Recent events have forced me to think a lot about what friendship means to me.
That last sentence can be interpreted in at least two ways:
- I have thought about what it means to me to be friends with someone.
- I have thought about what the value of friendship is to me.
To be honest, I’ve thought a lot about both interpretations, and in the course of my thoughts, have discussed various aspects of friendship with some of my best friends. Rather unsurprisingly, I seem to share a lot of my values with the very people that I apply these values to.
There lies a lot of difficulty in writing about friends and/or friendship, as any relationship issues involve not just one single opinion or view of the world, but many, which may stand in conflict with each other. As a result, I don’t think I’ll be able to define my view of friendship exhaustively or conclusively here, but this will be a start.
Let’s start with a quick quote from the corresponding Wikipedia article:
Friendship is a term used to denote co-operative and supportive behavior between two or more humans. (…) the term connotes a relationship which involves mutual knowledge, esteem, and affection. Friends will welcome each other’s company and exhibit loyalty towards each other, often to the point of altruism. Their tastes will usually be similar and may converge, and they will share enjoyable activities. They will also engage in mutually helping behavior, such as exchange of advice and the sharing of hardship. A friend is someone who may often demonstrate reciprocating and reflective behaviors. Yet for many, friendship is nothing more than the trust that someone or something will not harm them. Value that is found in friendships is often the result of a friend demonstrating on a consistent basis:
- the tendency to desire what is best for the other,
- sympathy and empathy,
- honesty, perhaps in situations where it may be difficult for others to speak the truth, especially in terms of pointing out the perceived faults of one’s counterpart
- mutual understanding.
There are so many points in that one quote that I hardly know where to begin writing about it. I’ll just follow the text, and point out stuff that I find noteworthy.
Friendship involves mutual knowledge
An implication of this is that either you spend a fair amount of time with each other, allowing the other person’s personality to emerge, or you talk a lot about things that motivate you, or both. One of the key terms here is mutual, that is, both participants share a little of themselves and in turn learn something about the other.

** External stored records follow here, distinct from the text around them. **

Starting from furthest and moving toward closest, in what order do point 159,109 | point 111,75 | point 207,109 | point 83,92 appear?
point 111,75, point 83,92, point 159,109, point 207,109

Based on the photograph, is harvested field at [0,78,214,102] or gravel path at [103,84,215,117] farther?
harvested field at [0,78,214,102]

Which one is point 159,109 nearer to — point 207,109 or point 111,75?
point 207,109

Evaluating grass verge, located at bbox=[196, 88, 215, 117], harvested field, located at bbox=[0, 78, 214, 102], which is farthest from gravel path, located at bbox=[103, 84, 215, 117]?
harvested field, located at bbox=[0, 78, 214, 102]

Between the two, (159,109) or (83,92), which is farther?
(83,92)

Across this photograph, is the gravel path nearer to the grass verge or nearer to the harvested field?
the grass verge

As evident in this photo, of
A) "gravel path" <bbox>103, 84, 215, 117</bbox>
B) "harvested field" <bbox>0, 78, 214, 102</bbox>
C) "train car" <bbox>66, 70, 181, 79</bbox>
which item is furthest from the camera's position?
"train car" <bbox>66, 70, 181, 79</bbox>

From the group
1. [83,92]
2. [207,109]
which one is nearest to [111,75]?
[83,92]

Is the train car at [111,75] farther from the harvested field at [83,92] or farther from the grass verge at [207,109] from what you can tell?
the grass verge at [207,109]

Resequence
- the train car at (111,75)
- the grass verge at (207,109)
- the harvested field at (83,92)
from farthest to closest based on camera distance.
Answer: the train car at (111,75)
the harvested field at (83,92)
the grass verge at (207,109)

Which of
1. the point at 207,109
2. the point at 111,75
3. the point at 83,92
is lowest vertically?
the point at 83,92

Friendship involves mutual esteem
A person for which you have no respect is not a friend. Now respect is something that needs to be earned, which in a friendship is quite often done by exhibiting the qualities that one looks for in a friend. A friendship may well be sparked by an unusual event, where the other person exhibits behaviour that demands immediate respect — but in the long run, it’s compatible personality traits that feeds mutual esteem.